→ **Work to be completed**:
Copy word for word the portion of the article about the portable 3D skin printer that opens with the words containing "Portable 3D printer" and closes with "cover the wound.".

━━━━━ Source passage

Portable 3D printer can heal skin wounds in minutes
In a first, researchers from the University of Toronto in Canada have developed a portable 3D skin printer that can heal deep skin wounds within minutes. In such wounds, usually all three layers of the skin, the epidermis, dermis, and hypodermis, are heavily damaged. The printer can deposit even layers of the missing tissue to the skin and cover the wound.
Currently, deep skin wounds are treated through a process called split-thickness skin grafting, wherein skin from a healthy donor is grafted onto the damaged skin. For large wounds, a good amount of healthy graft skin is required which is rarely available. This often leaves some wounded area "ungrafted" or results in the new skin not having traversed through all the layers.
"Most current 3D bioprinters are bulky, work at low speeds, are expensive and are incompatible with clinical application," said researcher Axel Guenther. Whereas, the portable 3D skin printer is a handheld device the size of a small shoe box and weighs less than a kilogram.
It features a micro-device that forms tissue sheets for the skin. The bio-ink running along the inside of each tissue sheet contains two things: collagen which is the most abundant protein in the skin's dermis layer and fibrin which is a protein involved in wound healing. The printer also does away with washing and incubation stages required by several conventional 3D printers.

━━━━━━━━━━
━━━━━ Information provided

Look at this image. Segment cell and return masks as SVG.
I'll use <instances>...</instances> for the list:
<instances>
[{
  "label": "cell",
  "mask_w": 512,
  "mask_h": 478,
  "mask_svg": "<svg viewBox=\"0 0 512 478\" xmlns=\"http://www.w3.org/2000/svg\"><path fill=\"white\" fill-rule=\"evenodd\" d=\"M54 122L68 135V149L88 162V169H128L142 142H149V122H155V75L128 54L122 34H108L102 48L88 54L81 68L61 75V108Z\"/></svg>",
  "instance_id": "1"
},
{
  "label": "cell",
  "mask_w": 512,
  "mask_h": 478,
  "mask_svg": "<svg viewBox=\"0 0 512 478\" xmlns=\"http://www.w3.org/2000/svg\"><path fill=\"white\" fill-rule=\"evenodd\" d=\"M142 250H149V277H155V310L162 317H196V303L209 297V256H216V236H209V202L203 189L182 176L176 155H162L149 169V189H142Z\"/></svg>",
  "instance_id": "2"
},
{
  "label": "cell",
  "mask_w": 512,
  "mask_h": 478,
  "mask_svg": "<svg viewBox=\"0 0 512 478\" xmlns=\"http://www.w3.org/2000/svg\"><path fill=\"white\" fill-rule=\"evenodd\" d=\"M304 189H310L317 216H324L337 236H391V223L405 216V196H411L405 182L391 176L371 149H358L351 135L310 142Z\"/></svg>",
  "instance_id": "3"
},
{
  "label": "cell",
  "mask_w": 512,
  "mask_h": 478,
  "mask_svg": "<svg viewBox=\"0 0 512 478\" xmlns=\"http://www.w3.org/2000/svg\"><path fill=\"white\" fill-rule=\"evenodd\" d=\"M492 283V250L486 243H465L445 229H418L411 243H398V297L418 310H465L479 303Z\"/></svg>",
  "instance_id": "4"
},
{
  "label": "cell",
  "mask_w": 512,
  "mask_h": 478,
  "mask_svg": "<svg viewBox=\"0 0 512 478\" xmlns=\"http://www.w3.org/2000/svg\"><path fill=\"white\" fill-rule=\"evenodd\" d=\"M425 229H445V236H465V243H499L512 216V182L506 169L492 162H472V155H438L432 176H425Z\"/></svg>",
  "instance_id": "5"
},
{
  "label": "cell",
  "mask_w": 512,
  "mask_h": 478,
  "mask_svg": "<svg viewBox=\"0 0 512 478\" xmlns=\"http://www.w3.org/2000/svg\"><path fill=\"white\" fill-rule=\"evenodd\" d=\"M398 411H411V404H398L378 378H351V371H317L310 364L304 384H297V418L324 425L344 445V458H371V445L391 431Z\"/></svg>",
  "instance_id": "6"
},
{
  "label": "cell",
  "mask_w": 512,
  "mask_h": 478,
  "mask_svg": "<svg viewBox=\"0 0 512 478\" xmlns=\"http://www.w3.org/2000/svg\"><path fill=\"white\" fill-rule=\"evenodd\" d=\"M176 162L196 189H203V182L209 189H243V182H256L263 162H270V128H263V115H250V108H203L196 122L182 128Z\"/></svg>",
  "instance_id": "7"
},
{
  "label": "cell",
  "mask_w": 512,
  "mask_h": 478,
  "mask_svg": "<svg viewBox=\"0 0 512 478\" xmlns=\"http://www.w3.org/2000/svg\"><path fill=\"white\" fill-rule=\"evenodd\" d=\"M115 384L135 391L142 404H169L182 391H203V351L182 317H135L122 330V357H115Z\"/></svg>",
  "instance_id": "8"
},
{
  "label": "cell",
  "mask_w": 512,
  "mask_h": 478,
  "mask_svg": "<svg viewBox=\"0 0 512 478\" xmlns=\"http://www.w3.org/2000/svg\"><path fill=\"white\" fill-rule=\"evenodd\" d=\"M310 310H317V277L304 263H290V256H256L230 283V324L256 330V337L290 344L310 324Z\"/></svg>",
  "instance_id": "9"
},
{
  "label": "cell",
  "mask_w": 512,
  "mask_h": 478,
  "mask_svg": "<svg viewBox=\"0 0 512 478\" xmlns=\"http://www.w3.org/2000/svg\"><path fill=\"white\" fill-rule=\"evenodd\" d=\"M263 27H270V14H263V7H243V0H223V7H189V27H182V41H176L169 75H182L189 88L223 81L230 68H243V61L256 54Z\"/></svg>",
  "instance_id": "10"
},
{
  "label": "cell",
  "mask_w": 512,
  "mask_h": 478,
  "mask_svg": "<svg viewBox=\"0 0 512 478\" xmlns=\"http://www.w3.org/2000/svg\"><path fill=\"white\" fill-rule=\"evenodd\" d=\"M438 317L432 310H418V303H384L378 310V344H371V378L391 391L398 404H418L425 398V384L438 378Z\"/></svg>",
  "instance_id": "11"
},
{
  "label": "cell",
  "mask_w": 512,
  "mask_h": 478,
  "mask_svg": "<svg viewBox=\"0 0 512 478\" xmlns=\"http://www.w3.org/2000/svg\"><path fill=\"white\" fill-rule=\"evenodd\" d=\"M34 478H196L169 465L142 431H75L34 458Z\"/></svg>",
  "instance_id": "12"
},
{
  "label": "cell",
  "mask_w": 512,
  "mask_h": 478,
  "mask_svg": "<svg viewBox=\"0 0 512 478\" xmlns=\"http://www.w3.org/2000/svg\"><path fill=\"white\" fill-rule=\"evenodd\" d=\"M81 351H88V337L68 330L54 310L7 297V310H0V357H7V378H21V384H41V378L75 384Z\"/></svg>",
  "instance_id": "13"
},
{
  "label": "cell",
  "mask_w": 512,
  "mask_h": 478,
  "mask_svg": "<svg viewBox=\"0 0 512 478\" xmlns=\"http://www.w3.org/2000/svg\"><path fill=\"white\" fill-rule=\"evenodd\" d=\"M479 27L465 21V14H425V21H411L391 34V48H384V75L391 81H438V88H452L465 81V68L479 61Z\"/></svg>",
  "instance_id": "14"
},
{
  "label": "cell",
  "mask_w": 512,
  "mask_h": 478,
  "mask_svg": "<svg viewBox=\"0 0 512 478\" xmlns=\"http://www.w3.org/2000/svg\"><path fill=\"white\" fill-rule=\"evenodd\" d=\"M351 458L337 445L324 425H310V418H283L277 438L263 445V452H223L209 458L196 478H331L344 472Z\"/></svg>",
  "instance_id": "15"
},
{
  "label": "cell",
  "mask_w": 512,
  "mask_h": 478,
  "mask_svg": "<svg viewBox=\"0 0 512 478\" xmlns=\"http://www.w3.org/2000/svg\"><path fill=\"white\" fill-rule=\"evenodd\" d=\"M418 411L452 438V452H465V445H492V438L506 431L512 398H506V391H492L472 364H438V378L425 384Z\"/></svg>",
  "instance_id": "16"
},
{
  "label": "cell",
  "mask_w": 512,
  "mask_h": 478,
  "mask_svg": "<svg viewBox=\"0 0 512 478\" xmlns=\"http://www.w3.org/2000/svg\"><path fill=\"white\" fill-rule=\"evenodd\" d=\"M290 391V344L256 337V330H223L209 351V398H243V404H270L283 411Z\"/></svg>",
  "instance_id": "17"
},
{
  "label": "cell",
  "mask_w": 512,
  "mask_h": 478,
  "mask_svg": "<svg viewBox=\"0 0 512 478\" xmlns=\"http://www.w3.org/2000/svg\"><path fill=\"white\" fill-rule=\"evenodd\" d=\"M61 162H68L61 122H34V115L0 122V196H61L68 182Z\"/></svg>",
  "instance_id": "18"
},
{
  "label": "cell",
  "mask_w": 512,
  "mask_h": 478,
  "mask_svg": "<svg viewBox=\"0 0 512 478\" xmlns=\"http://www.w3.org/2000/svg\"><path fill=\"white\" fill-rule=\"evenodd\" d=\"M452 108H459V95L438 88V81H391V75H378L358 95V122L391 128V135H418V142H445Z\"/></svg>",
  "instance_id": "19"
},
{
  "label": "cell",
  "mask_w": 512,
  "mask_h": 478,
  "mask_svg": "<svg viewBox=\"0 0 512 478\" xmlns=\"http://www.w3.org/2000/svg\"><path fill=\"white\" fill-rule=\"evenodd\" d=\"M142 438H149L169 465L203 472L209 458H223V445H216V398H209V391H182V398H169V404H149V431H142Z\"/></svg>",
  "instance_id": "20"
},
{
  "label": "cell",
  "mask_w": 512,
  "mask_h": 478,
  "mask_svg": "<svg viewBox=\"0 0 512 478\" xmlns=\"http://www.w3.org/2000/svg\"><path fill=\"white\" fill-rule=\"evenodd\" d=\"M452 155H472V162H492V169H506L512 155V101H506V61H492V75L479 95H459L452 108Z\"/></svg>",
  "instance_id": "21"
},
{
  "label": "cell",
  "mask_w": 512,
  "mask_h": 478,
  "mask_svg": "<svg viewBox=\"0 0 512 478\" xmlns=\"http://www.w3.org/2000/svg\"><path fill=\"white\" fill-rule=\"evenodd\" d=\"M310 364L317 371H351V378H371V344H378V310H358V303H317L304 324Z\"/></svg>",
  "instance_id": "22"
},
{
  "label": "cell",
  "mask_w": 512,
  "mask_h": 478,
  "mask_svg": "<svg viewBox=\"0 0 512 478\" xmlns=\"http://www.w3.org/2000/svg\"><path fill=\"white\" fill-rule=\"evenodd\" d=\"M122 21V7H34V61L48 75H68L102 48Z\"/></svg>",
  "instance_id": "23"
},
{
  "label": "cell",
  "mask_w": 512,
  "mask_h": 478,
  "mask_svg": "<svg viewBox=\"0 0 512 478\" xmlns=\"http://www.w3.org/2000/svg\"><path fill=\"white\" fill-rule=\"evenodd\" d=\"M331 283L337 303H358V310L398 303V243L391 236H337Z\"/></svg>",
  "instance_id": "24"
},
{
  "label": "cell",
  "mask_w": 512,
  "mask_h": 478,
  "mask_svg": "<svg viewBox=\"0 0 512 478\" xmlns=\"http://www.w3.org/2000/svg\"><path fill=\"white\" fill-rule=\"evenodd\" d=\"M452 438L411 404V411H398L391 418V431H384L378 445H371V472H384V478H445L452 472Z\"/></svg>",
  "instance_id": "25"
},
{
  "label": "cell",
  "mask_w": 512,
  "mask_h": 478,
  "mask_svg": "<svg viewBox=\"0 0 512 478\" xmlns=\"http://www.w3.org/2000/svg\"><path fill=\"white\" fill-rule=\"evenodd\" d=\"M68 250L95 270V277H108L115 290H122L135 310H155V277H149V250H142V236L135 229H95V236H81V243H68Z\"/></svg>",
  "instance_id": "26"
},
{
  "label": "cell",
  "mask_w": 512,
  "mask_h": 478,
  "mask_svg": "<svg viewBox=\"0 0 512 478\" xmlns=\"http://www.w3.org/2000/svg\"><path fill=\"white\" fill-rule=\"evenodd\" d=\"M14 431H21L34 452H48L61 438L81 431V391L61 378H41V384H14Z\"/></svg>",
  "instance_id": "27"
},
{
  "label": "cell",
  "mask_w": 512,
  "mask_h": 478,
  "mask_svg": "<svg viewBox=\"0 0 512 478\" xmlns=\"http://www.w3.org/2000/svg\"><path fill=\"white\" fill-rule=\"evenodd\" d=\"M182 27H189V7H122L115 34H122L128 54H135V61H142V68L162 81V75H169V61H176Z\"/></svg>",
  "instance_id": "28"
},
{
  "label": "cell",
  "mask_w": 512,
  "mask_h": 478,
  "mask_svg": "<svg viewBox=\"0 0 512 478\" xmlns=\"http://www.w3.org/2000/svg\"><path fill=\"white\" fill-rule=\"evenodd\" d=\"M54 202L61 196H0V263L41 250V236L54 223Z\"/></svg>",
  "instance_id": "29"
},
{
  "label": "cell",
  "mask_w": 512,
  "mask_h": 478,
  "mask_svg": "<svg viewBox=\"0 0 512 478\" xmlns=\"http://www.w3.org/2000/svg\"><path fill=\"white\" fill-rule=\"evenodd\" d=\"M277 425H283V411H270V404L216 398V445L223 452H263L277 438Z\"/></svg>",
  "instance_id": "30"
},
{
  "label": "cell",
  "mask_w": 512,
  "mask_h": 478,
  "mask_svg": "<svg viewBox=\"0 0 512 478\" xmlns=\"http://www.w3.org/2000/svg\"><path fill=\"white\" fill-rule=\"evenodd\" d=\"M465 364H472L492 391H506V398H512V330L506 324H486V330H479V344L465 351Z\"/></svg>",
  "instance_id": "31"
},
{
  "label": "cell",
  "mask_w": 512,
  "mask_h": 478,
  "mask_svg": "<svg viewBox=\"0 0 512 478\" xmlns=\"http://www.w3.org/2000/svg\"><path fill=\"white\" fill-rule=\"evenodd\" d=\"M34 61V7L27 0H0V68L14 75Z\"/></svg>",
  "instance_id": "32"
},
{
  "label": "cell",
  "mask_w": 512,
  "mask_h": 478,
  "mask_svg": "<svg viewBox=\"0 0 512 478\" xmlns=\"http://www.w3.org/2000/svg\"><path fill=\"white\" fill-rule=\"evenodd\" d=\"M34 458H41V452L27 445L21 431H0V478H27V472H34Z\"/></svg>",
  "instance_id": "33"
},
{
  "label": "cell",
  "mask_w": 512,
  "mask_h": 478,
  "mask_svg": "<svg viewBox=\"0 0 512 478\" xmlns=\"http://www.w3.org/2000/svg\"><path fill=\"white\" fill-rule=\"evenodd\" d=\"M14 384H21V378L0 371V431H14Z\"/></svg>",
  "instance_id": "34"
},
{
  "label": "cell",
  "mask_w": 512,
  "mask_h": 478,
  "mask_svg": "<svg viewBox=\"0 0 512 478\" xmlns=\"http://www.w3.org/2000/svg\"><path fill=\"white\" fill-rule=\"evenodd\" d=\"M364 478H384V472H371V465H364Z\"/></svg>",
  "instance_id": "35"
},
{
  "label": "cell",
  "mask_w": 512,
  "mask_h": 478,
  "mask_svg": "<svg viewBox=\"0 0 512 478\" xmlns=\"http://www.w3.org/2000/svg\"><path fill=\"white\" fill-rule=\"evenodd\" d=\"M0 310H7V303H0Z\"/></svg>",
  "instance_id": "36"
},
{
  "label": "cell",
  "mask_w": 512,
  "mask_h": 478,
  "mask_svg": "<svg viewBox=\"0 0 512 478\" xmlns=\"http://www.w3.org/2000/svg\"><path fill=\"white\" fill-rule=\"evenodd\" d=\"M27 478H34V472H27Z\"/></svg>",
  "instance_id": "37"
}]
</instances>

━━━━━━━━━━

→ **Task result**:
Portable 3D printer can heal skin wounds in minutes
In a first, researchers from the University of Toronto in Canada have developed a portable 3D skin printer that can heal deep skin wounds within minutes. In such wounds, usually all three layers of the skin, the epidermis, dermis, and hypodermis, are heavily damaged. The printer can deposit even layers of the missing tissue to the skin and cover the wound.